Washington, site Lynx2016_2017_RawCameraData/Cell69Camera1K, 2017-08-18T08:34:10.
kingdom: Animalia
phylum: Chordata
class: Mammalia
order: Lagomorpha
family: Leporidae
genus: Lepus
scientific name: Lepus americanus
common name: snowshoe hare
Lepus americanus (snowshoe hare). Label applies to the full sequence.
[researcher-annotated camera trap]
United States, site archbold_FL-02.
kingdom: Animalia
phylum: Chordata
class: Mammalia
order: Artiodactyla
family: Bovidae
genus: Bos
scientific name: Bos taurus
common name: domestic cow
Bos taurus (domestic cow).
==
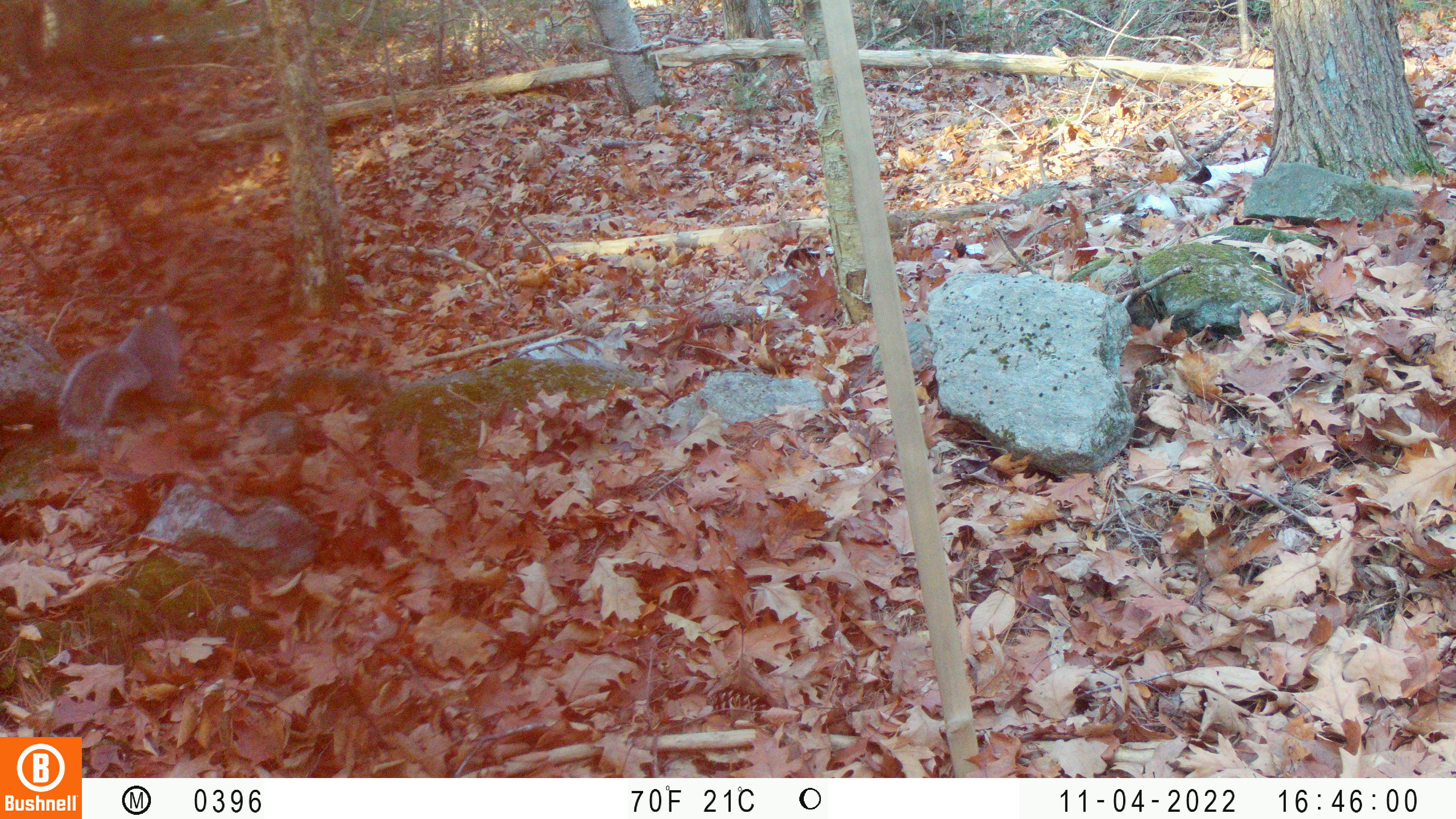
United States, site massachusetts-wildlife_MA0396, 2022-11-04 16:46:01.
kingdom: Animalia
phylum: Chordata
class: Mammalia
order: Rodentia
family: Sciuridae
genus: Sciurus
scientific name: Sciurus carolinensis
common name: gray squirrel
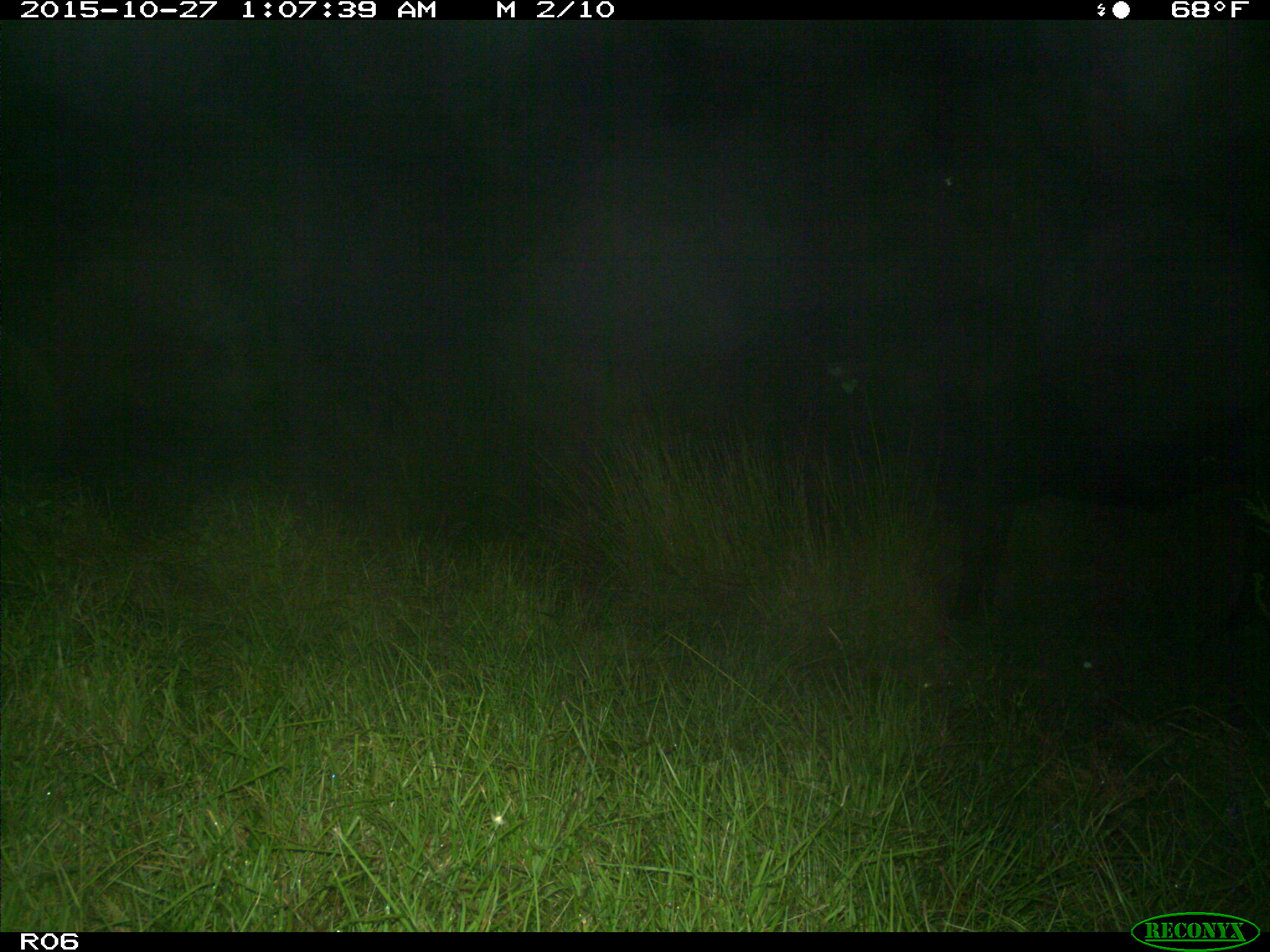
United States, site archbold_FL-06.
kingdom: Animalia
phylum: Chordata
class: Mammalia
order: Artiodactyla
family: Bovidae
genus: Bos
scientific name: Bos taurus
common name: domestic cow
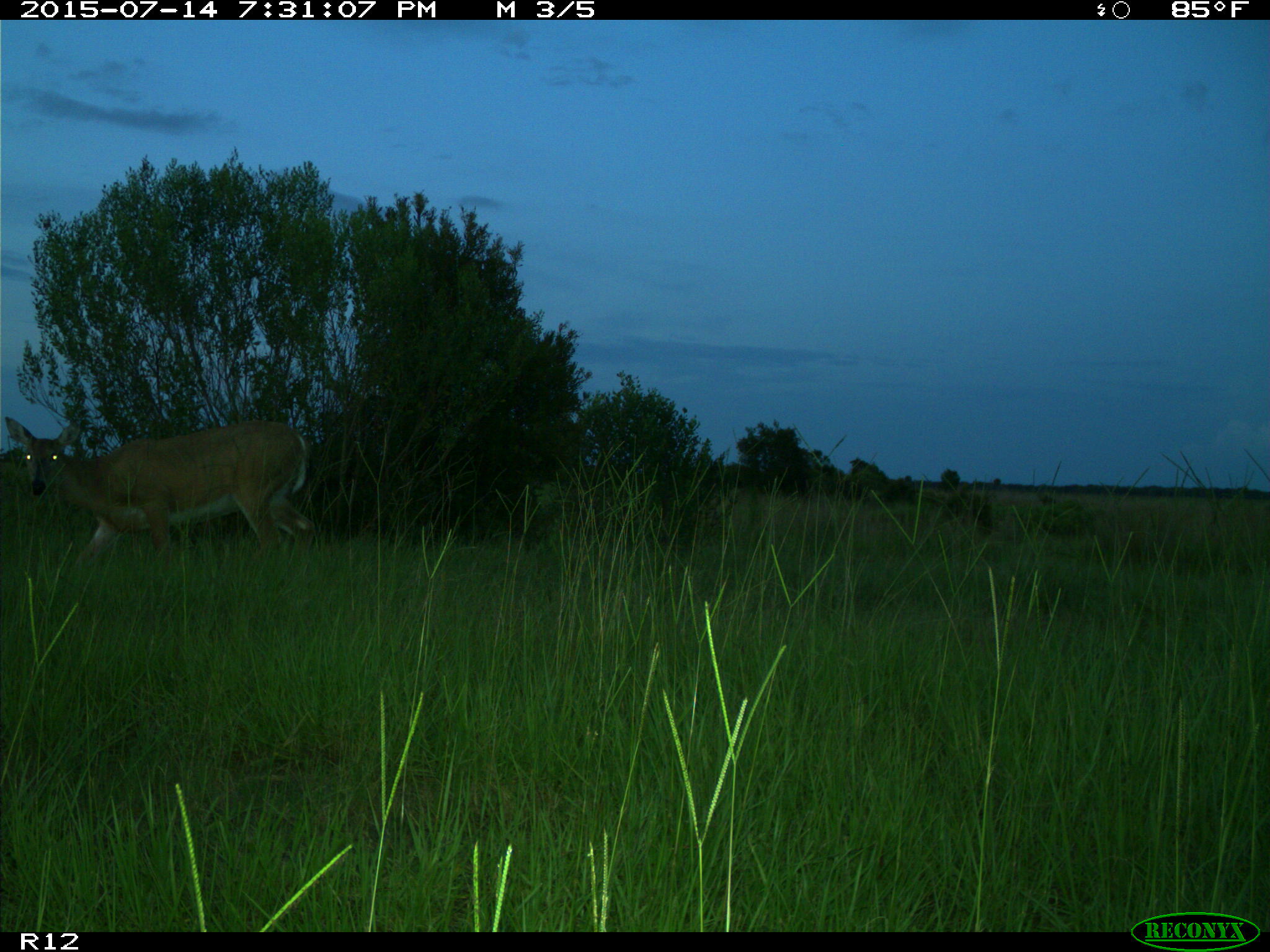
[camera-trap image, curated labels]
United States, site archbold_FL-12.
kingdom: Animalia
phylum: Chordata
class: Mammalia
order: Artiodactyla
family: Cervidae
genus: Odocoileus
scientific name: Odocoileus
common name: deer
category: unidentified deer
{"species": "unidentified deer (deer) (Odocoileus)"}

WHAT NEEDS TO BE DONE: Could you filter the material above and copy each line that holds the word "scientific"?

OUTPUT OF THE TASK:
scientific name: Lepus americanus
scientific name: Bos taurus
scientific name: Sciurus carolinensis
scientific name: Bos taurus
scientific name: Odocoileus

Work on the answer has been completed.